Philip Mattison, president of Core Products, a manufacturer of orthopedic softgoods and a contract manufacturer, echoed Janczuk’s concerns about prices rising in 2020.
“A lot of the price changes from the raw materials vendors we won’t see until (this month),” he said. “If you’re in manufacturing, you have to guess at what the price increases will be.”
2020 is an election year, and, at press time, the House had announced articles of impeachment against President Trump—both of which could lead to policy changes.
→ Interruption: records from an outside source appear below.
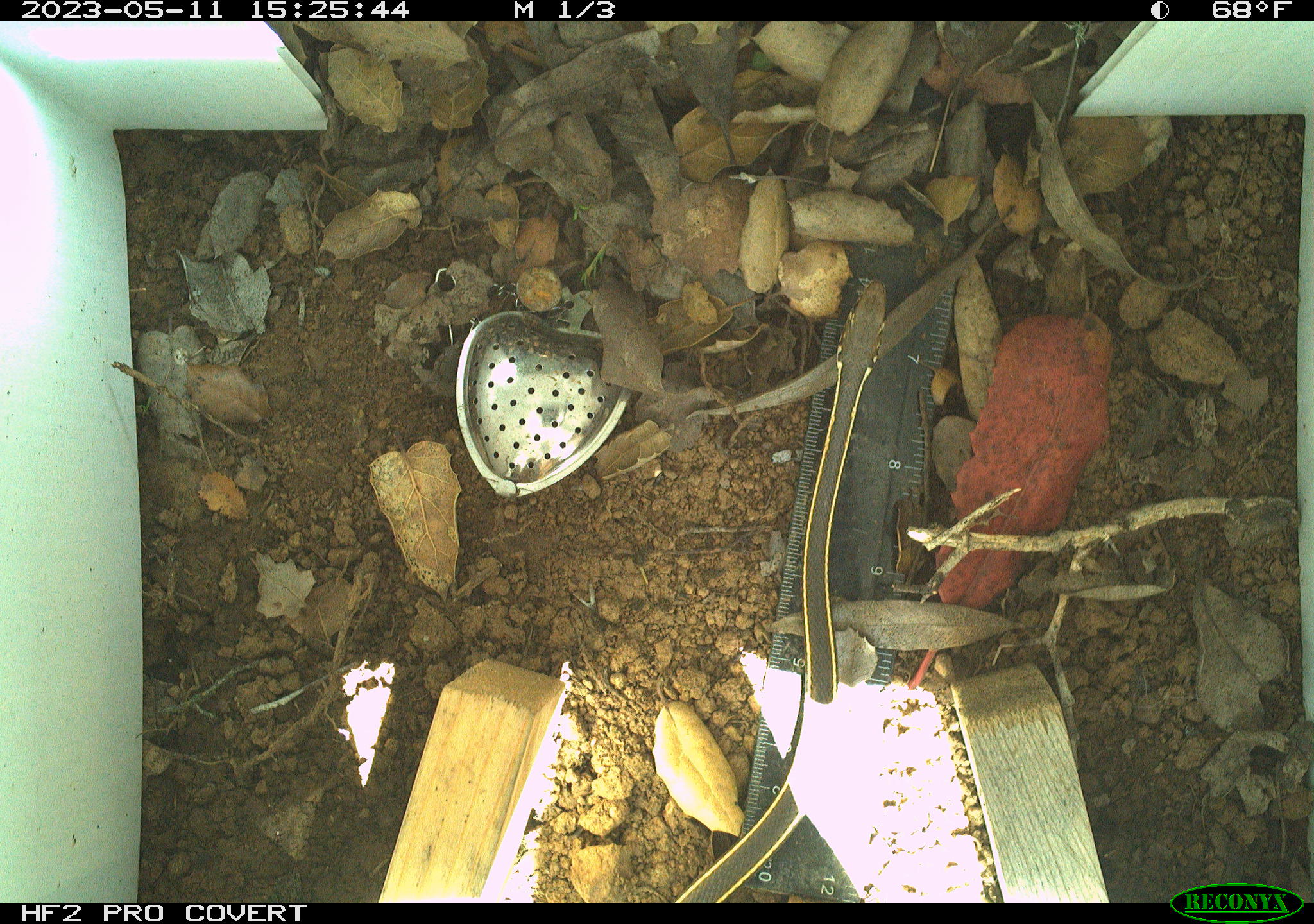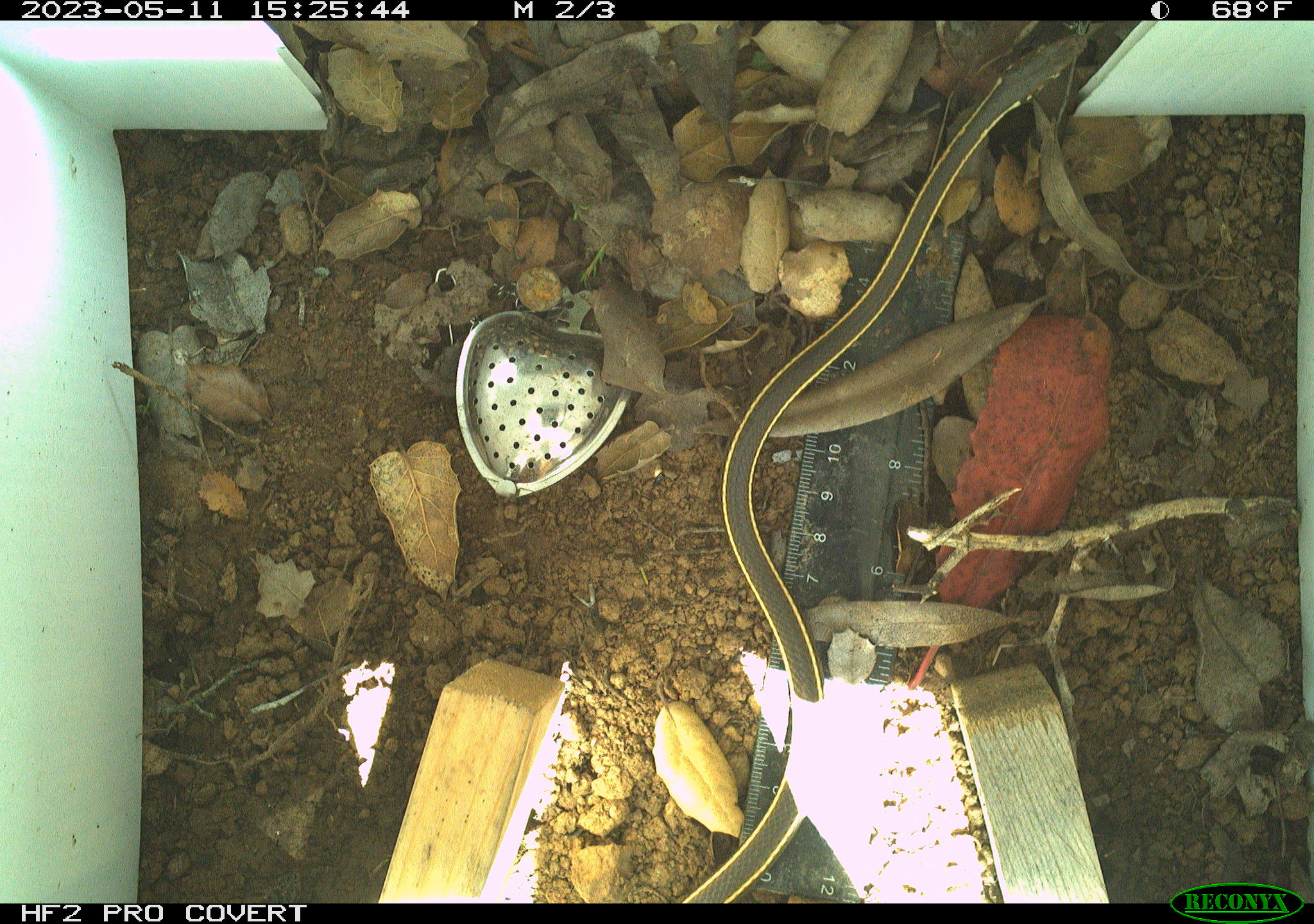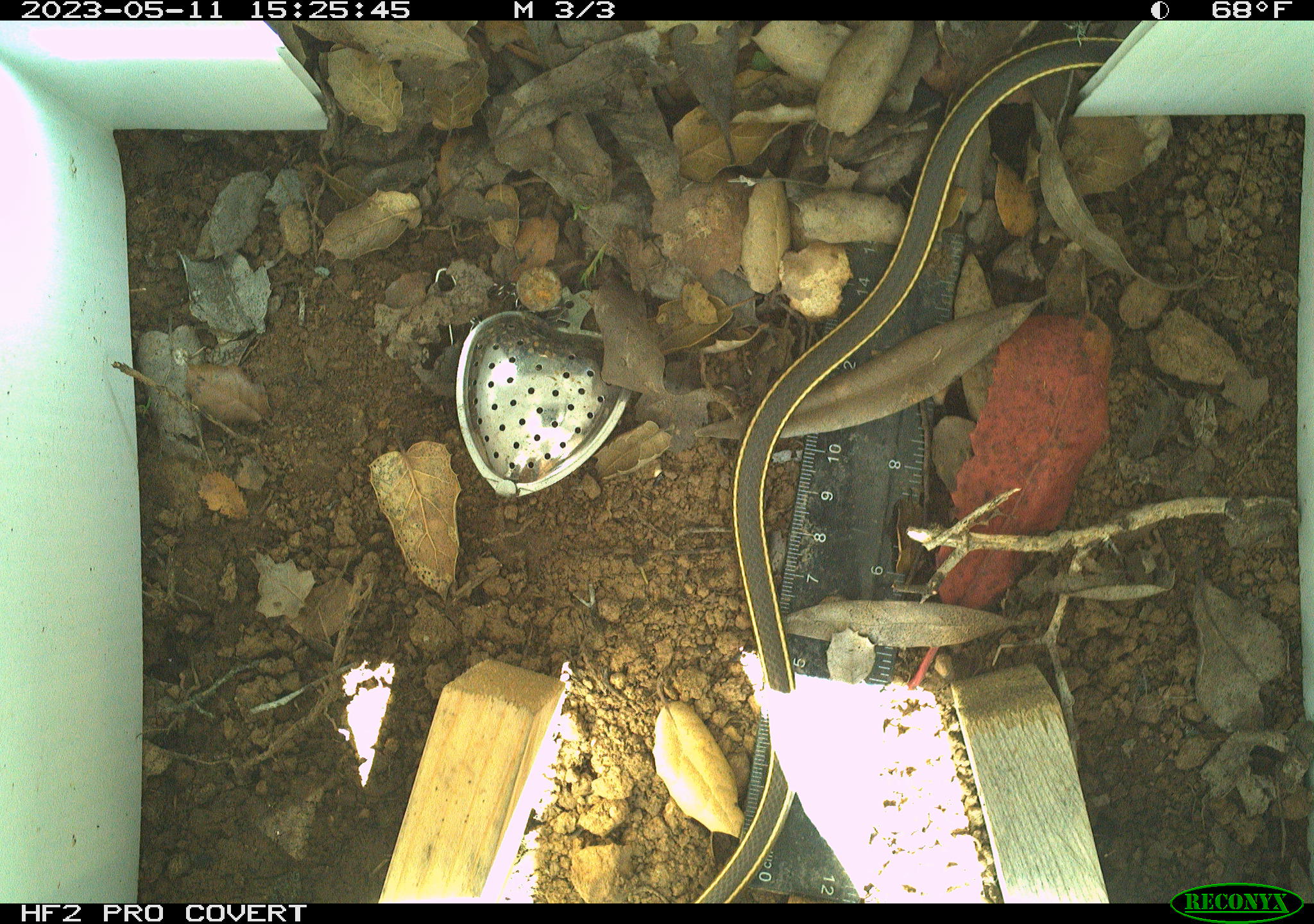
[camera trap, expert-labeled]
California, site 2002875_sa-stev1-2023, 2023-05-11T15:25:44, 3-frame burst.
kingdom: Animalia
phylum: Chordata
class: Reptilia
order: Squamata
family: Colubridae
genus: Masticophis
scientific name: Masticophis lateralis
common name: striped racer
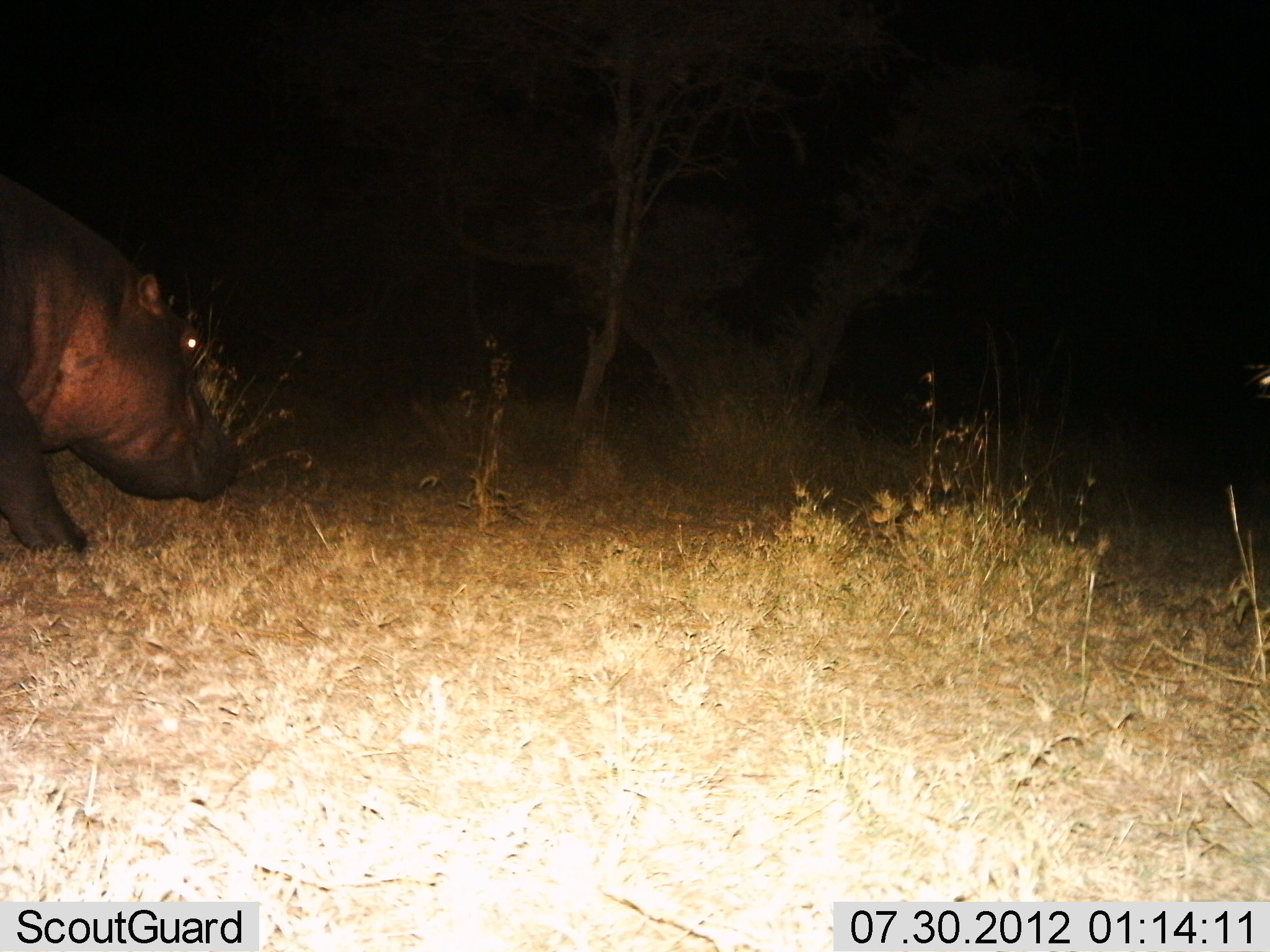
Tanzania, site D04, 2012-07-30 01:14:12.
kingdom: Animalia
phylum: Chordata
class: Mammalia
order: Artiodactyla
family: Hippopotamidae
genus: Hippopotamus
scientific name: Hippopotamus amphibius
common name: hippopotamus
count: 1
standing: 30%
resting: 0%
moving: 60%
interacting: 0%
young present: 0%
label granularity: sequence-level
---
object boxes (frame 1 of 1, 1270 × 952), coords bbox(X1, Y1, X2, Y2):
animal: bbox(2, 178, 240, 558)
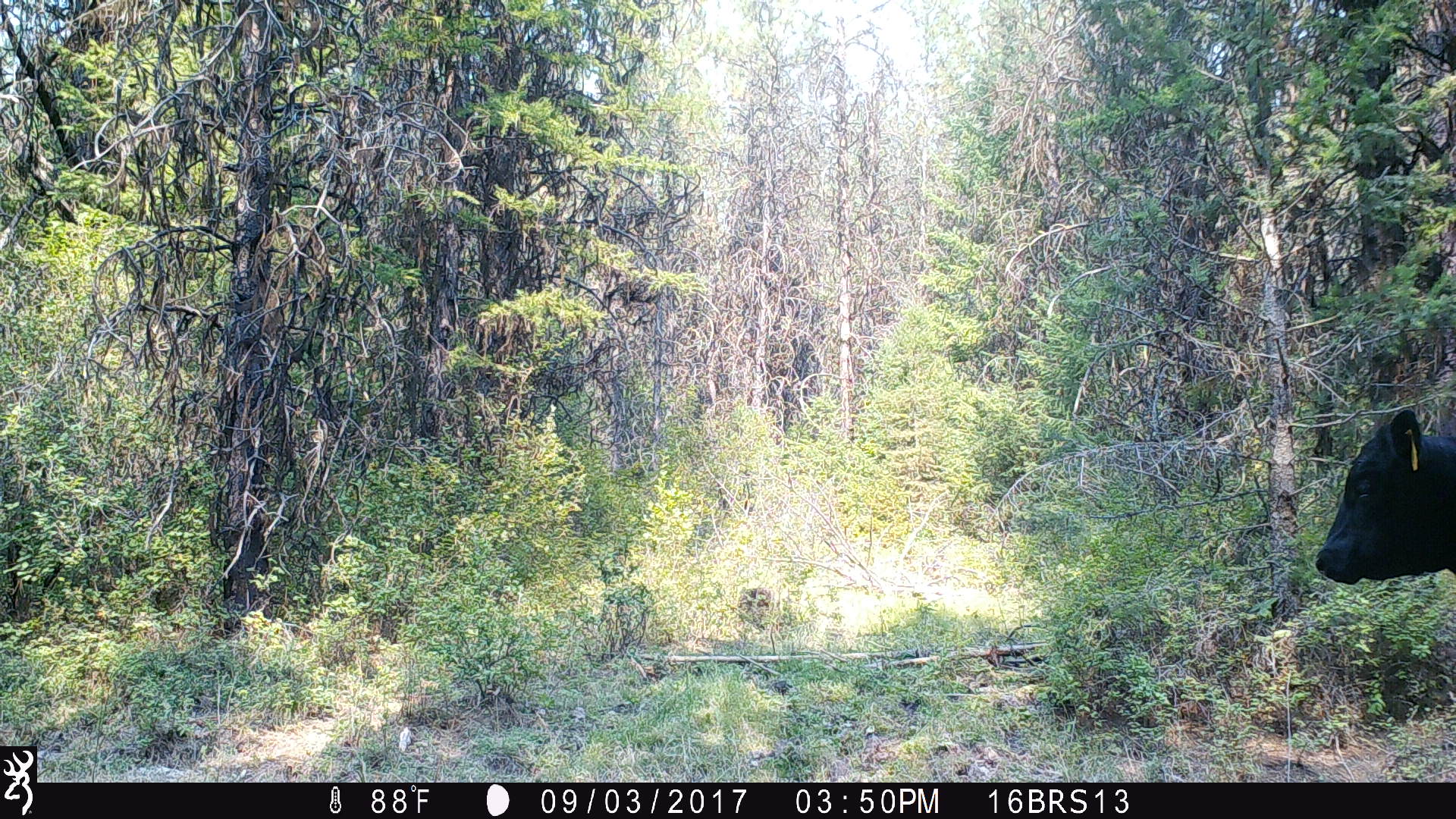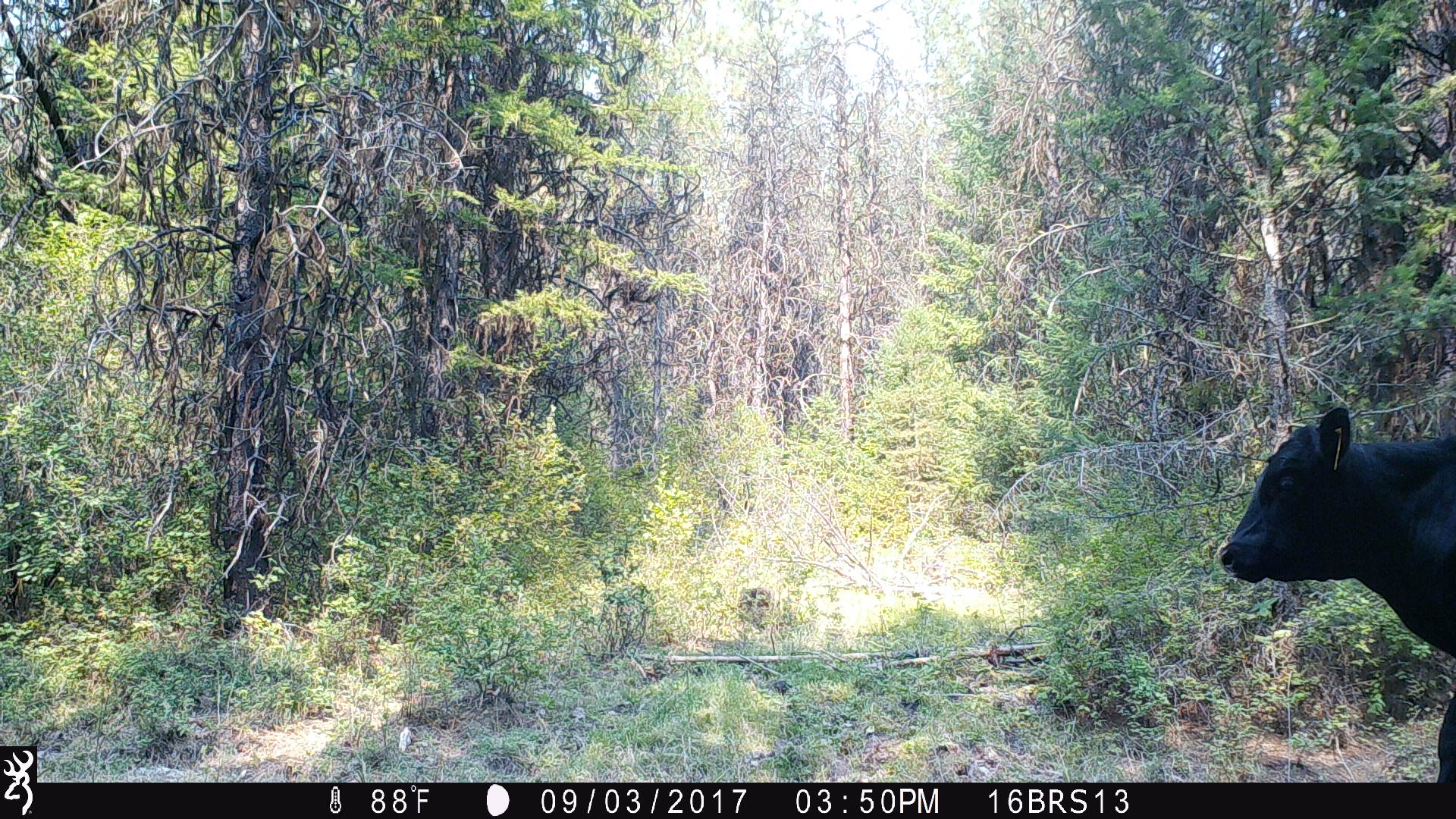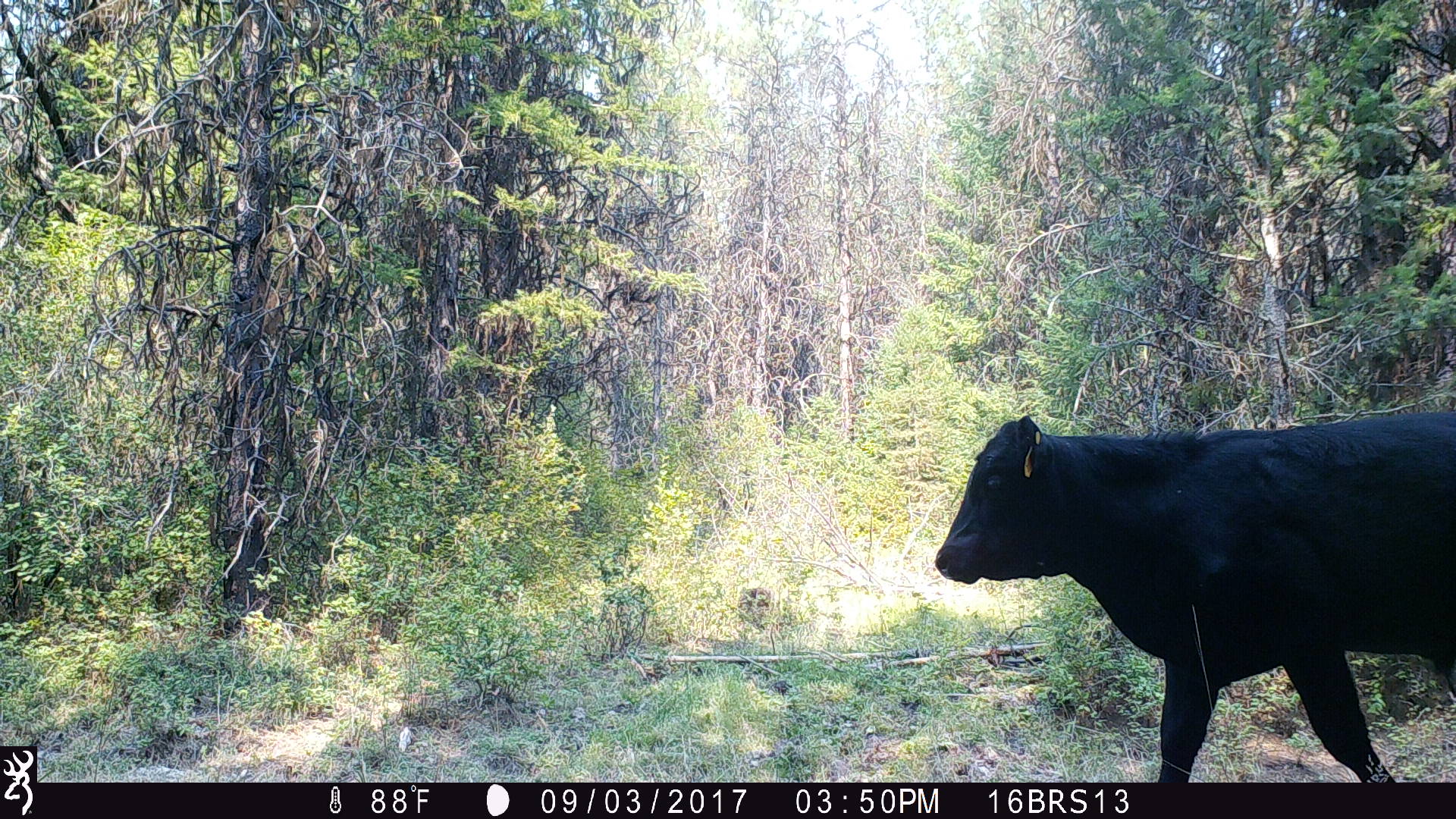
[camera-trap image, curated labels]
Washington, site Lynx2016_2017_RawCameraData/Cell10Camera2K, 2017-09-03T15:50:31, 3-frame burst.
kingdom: Animalia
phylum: Chordata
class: Mammalia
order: Artiodactyla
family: Bovidae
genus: Bos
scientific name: Bos taurus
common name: domestic cattle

However, no Democratic presidential candidates had indicated they would rescind the tariffs to pre-2018 levels.
And some HME companies said the tariffs may accomplish the desired effect of bringing manufacturing back home.
“If the goal of the tariffs is to drive corporations to invest back in the U.S., I think we are seeing some of that happen,” said 3B’s Lucio, who believes there will be a comprehensive trade agreement between China and the U.S. in 2020. “The most difficult part of this to manage is the uncertainty. Businesses require some degree of certainty for planning and the administration seems to make decisions on the fly with seemingly little concern to the impact on small business.”
Mattison said the country may be headed toward a small recession—but not one many will feel.
“Everyone is having trouble hiring,” he said. “The economy is up. In our little Wisconsin town, the health of Main Street is related to the industrial park. When the industrial park is healthy, so is Main Street.”
“You have to work a little bit harder to maintain a good relationship with your customer and stand behind your products. Stand behind your products and it doesn’t matter who’s in office,” said Mattison.
DME-related Product Categories Removed from the Original Proposed Tariff List:
- 40169915: Caps, lids, seals, stoppers and other closures of non-cellular vulcanized rubber other than hard rubber
- 73202050: Iron or steel helical springs (other than suitable for motor-vehicle suspension)
- 76042910: Aluminum alloy, profiles (other than hollow profiles)
- 85079040: Parts of lead-acid storage batteries, including separators thereof
- 90183100: Syringes, with or without their needles; parts and accessories thereof
- 90183900: Catheters, cannulae and the like used in medical, surgical, dental or veterinary sciences, and parts and accessories thereof
- 90192000: Ozone, oxygen and aerosol therapy, artificial respiration or other therapeutic respiration apparatus, and parts and accessories thereof
- 90211000: Orthopedic or fracture appliances and parts and accessories thereof
- 90213100: Artificial joints and parts and accessories
- 90262080: Instruments and apparatus, other than electrical, for measuring or checking the pressure of liquids or gases
What is a tariff?
A tariff is a tax paid by the importing company. The cost can either be absorbed by the importer or passed on to consumers in the form of higher prices. The goal of a tariff is to encourage increased domestic manufacturing and fewer imports.
In August 2017, President Donald Trump initiated an investigation through the USTR into “unfair trade practices” or the diversion of intellectual property, technology and jobs to China under Section 301 of the Trade Act of 1974. The investigation found that Chinese companies used vague language in trade agreements to force technology transfer or broker wider market access. Chinese trade associations denied these claims during the course of the investigation.